DATA RECORDS >>
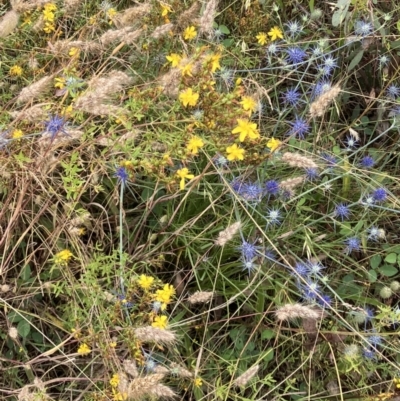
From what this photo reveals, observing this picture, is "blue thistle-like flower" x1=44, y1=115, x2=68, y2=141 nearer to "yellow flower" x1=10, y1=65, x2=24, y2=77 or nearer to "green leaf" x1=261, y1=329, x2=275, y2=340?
"yellow flower" x1=10, y1=65, x2=24, y2=77

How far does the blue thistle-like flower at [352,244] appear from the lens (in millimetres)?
1545

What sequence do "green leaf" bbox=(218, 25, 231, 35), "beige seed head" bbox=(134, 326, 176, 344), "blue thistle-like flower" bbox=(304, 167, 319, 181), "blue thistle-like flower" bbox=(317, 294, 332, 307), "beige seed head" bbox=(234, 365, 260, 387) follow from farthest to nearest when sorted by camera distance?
"green leaf" bbox=(218, 25, 231, 35) → "blue thistle-like flower" bbox=(304, 167, 319, 181) → "blue thistle-like flower" bbox=(317, 294, 332, 307) → "beige seed head" bbox=(234, 365, 260, 387) → "beige seed head" bbox=(134, 326, 176, 344)

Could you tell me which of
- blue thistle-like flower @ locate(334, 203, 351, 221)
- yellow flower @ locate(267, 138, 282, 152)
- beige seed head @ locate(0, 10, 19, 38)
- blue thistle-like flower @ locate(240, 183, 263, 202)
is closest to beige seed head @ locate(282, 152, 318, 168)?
yellow flower @ locate(267, 138, 282, 152)

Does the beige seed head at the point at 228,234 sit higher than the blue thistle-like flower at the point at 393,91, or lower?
higher

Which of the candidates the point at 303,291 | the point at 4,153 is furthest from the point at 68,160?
the point at 303,291

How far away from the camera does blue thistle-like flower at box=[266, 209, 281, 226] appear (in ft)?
4.86

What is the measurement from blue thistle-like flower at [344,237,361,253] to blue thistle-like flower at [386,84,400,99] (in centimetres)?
45

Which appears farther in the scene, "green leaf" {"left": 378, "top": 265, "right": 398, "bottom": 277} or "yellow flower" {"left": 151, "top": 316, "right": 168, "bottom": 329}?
"green leaf" {"left": 378, "top": 265, "right": 398, "bottom": 277}

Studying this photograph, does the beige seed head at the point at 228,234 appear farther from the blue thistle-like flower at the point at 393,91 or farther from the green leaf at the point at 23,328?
the blue thistle-like flower at the point at 393,91

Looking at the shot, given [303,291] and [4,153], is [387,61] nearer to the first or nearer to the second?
[303,291]

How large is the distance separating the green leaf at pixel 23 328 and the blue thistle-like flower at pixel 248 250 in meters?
0.57

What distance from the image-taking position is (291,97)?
1.66 metres

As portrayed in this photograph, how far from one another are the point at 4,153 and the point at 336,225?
901mm

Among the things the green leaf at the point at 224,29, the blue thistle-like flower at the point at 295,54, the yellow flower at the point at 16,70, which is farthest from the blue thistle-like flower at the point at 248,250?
the yellow flower at the point at 16,70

WORK TO BE COMPLETED >>
Replace "photograph" with "image" throughout these lines and give them again with nothing else changed. Leave the pictures out of your answer.

SOLUTION FOR THIS TASK >>
From what this photo reveals, observing this picture, is "blue thistle-like flower" x1=44, y1=115, x2=68, y2=141 nearer to "yellow flower" x1=10, y1=65, x2=24, y2=77 or nearer to "green leaf" x1=261, y1=329, x2=275, y2=340?
"yellow flower" x1=10, y1=65, x2=24, y2=77

How far does the blue thistle-like flower at [352,244] appear from the lens (in millimetres)?
1545

What sequence do "green leaf" bbox=(218, 25, 231, 35), "beige seed head" bbox=(134, 326, 176, 344), "blue thistle-like flower" bbox=(304, 167, 319, 181), "blue thistle-like flower" bbox=(317, 294, 332, 307), "beige seed head" bbox=(234, 365, 260, 387) follow from farthest to nearest when sorted by camera distance?
"green leaf" bbox=(218, 25, 231, 35) → "blue thistle-like flower" bbox=(304, 167, 319, 181) → "blue thistle-like flower" bbox=(317, 294, 332, 307) → "beige seed head" bbox=(234, 365, 260, 387) → "beige seed head" bbox=(134, 326, 176, 344)

Could you tell me which of
- blue thistle-like flower @ locate(334, 203, 351, 221)
- yellow flower @ locate(267, 138, 282, 152)
- beige seed head @ locate(0, 10, 19, 38)
- blue thistle-like flower @ locate(240, 183, 263, 202)
is closest to beige seed head @ locate(282, 152, 318, 168)?
yellow flower @ locate(267, 138, 282, 152)

Does the beige seed head at the point at 228,234 sit higher than the blue thistle-like flower at the point at 393,91, or lower?
higher

Which of the candidates the point at 303,291 | the point at 4,153 is furthest from the point at 68,160?
the point at 303,291

How far away from the camera does blue thistle-like flower at box=[266, 209, 281, 226] appear (in ft)?
4.86

What is the measurement from blue thistle-like flower at [344,237,361,253] to blue thistle-like flower at [386,84,400,99] (in centimetres)?
45

Which appears farther in the scene, "green leaf" {"left": 378, "top": 265, "right": 398, "bottom": 277} or "yellow flower" {"left": 151, "top": 316, "right": 168, "bottom": 329}?
"green leaf" {"left": 378, "top": 265, "right": 398, "bottom": 277}

Studying this image, does the beige seed head at the point at 228,234 appear farther from the blue thistle-like flower at the point at 393,91 or farther from the green leaf at the point at 23,328?
the blue thistle-like flower at the point at 393,91

Looking at the shot, given [303,291] and [4,153], is [387,61] nearer to the first or nearer to the second?
[303,291]

How large is the distance separating the green leaf at pixel 23 328 and the blue thistle-like flower at pixel 248 250 in meters?
0.57

What distance from the image-taking position is (291,97)?
1.66 metres

As portrayed in this image, how far from one another are the point at 4,153 and the point at 336,225?
901mm

Among the things the green leaf at the point at 224,29, the blue thistle-like flower at the point at 295,54, the yellow flower at the point at 16,70, which is farthest from the blue thistle-like flower at the point at 248,250?
the yellow flower at the point at 16,70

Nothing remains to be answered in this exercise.